Em “Mulheres Que Correm”, Bea Duarte utiliza referências marcantes como Lilith e o arquétipo da Mulher Selvagem, inspirado no livro "Mulheres que Correm com os Lobos", para propor uma reconexão com uma essência feminina ancestral e livre. Ao dizer “Filha de lilith, eu aceito a minha lombra / Eu não sou mulher alfa / Mas corro com meus lobos”, a artista se apropria de símbolos de rebeldia e autonomia, rejeitando tanto o papel de submissão quanto a obrigação de se encaixar em novos padrões de liderança. Bea sugere que a verdadeira liberdade feminina está em ser autêntica, sem seguir modelos impostos, sejam eles tradicionais ou modernos.
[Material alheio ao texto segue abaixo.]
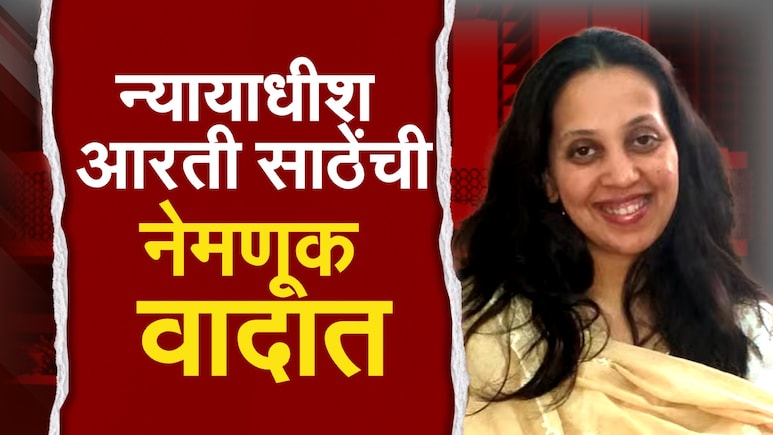 BJP प्रवक्त्या आरती साठेंची न्यायाधीशपदी नियुक्ती कायदेशीरदृष्ट्या योग्य? उल्हास बापटांनी स्पष्टच सांगितलं BJP प्रवक्त्या आरती साठेंची न्यायाधीशपदी नियुक्ती कायदेशीरदृष्ट्या योग्य? उल्हास बापटांनी स्पष्टच सांगितलं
A letra também evidencia a pressão social para que mulheres sejam sempre agradáveis e silenciosas, como nos versos “Nunca levantar a voz / Sempre lembre de sorrir”. A música questiona o sentido da existência quando se é privada de voz e pensamento próprio, e o refrão “Eu vou com as mulheres que correm” funciona como um chamado coletivo à resistência, à sororidade e à busca por autonomia. O trecho “Eu não sou perfeita, mas eu sei que algo eu sou” reforça a importância da autoaceitação e da construção de uma identidade feminina livre de padrões de perfeição. Dessa forma, a canção incentiva a superação das expectativas impostas e valoriza a afirmação da identidade e da liberdade de ser mulher.
O significado desta letra foi gerado automaticamente.